Sometimes fiction and invention are necessary: in the final section of ‘At A Time Like This’ the story is set in Italy, particularly in Tuscany, that is described in a very romantic fashion. Actually I have to confess that I have never been to Tuscany, so the choice of the place was pure fiction. In the writing of the book it was very important for me to choose somewhere that for Northern Europeans is romantic and wonderful in their heads. Also I needed to choose a location that I had never visited, because I didn’t want to be influenced by my personal opinion on it.

On the other hand, it’s possible that an excess of identification could hurt the writer. I mean, not affect the result of his/her work, but hurt the writer for more personal reasons.

 In other words?

 I have said before that describing real characters, some of them mean, like serial killers, is peculiar to writers. On the other hand, it’s also reasonable to think that sometimes writers can feel a lot of suffering when they are depicting this kind of horrible people. Actually, some bad influences can really affect the existence of the writers, in such a way that it’s hard for them to keep their ordinary life separated from the life they are living in their act of writing.

This is what happened to me when I was writing my second novel, called ‘A Name for Himself’. That was really a very difficult book to write. I had to spend months and months inside the head of the major character, a man who was very disturbed and probably mentally ill. So, during the writing of the novel I slept very badly, I also had very bad dreams, and I found, by the time I had finished, that I had spent such a long time with him that I didn’t want to be there any longer. That’s why, when I decided to write my third novel, ‘The Walled Garden’, which tells about the relationship between a mother and a daughter, I needed to spend my time in something that was healing, healthy, and gentle.

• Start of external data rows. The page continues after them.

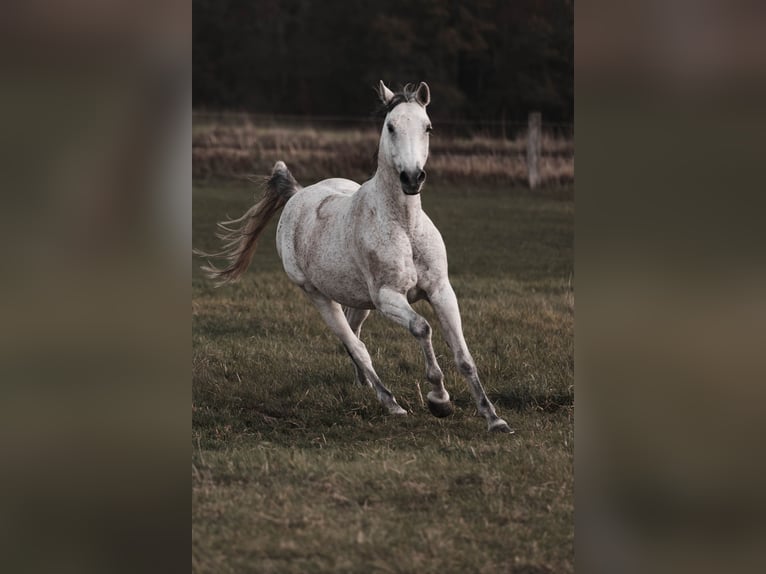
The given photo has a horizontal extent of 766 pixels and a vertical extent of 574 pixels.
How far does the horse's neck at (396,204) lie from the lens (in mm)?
5555

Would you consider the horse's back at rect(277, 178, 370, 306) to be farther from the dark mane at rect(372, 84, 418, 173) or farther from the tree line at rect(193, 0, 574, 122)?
the tree line at rect(193, 0, 574, 122)

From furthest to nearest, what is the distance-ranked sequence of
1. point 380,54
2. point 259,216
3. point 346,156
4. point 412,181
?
point 380,54 < point 346,156 < point 259,216 < point 412,181

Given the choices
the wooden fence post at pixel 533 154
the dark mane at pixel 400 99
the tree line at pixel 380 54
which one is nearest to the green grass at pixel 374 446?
the dark mane at pixel 400 99

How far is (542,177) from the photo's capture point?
20.3m

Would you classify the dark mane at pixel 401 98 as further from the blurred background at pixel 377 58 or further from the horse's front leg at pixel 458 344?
the blurred background at pixel 377 58

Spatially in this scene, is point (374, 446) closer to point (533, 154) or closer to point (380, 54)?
point (533, 154)

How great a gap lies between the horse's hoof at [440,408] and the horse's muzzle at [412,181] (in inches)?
46.8

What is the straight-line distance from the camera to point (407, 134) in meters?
5.21

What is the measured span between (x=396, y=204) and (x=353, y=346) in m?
1.16

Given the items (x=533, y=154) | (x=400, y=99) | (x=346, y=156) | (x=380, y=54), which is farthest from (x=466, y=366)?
(x=380, y=54)
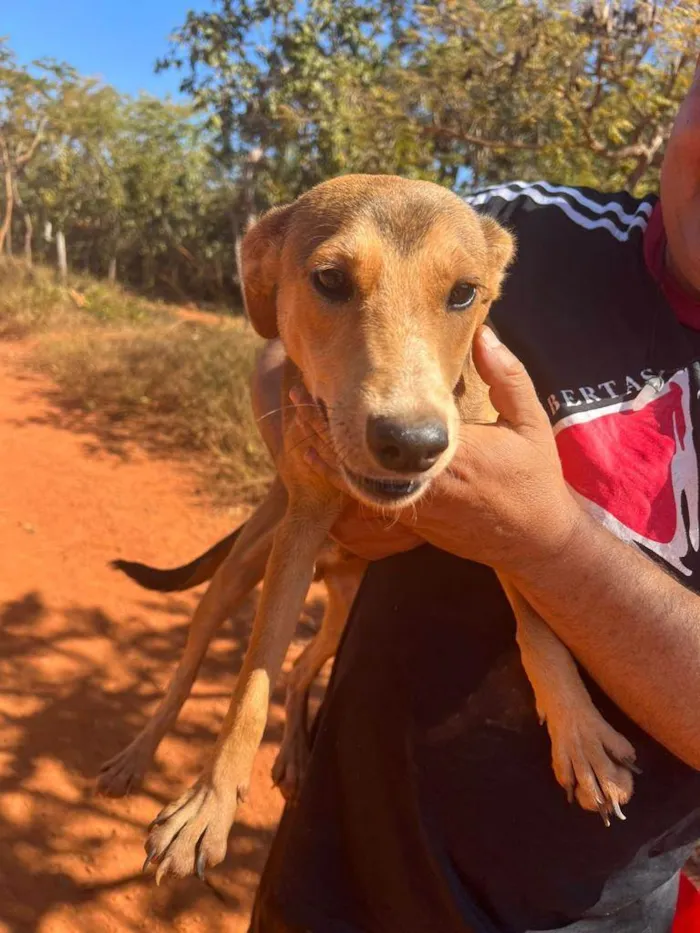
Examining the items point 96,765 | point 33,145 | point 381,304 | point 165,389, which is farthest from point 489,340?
point 33,145

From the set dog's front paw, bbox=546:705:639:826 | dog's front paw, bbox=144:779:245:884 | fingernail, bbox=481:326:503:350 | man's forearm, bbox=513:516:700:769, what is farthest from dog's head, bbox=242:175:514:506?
dog's front paw, bbox=144:779:245:884

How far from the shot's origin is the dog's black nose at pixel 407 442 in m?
1.47

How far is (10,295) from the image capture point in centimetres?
1208

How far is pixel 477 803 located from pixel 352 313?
111 centimetres

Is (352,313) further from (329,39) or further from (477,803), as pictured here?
(329,39)

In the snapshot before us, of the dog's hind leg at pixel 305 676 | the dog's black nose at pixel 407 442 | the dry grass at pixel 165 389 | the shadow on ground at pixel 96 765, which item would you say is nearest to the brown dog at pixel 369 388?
the dog's black nose at pixel 407 442

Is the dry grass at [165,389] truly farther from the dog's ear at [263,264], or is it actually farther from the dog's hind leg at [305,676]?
the dog's ear at [263,264]

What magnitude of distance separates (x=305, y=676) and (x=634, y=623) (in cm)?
151

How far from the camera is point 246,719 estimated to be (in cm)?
196

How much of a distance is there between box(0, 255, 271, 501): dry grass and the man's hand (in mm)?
4370

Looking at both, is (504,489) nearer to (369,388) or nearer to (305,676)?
(369,388)

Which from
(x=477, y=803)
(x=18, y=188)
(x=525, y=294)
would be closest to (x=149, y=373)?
(x=525, y=294)

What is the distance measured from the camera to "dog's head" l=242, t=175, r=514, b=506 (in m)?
1.55

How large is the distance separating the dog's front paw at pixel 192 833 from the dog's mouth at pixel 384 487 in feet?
2.79
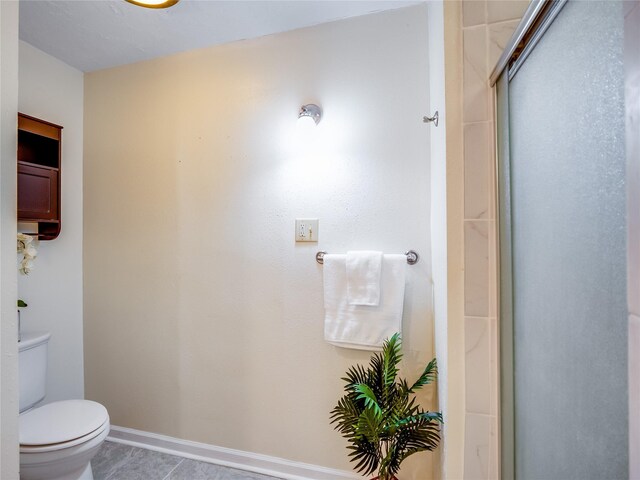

 Why you and many other writers agreed to support the projects of the non-governmental organization Médecins sans Frontières (MSF)? Your support also prompted the publication in Italy of the collective anthology ‘Dignità!’, in which your own text, “Cape Town, Johannesburg”, was dedicated to MSF activity in South Africa.

 This question, taken in itself, is about the power that the writers’ voice still has today on the public opinion or, better, about the extent to which their voice can still influence it. Well, every writer sees his/her job as individual and unique, or at least distinct from the others’. Anyway, if I, as other writers, have the opportunity to use my voice and my role for something which I believe it’s right, I’m very proud to do so. For that reason I agreed to go to South Africa with MSF and to write about what I saw there. I also think that my work as a writer can be useful for MSF projects, if it can help to bring to public attention the seriousness of AIDS and Tuberculosis in South Africa. Finally, I believe that it’s important to say that, since MSF did not alter in any way our accounts, we were always free to observe and describe anything.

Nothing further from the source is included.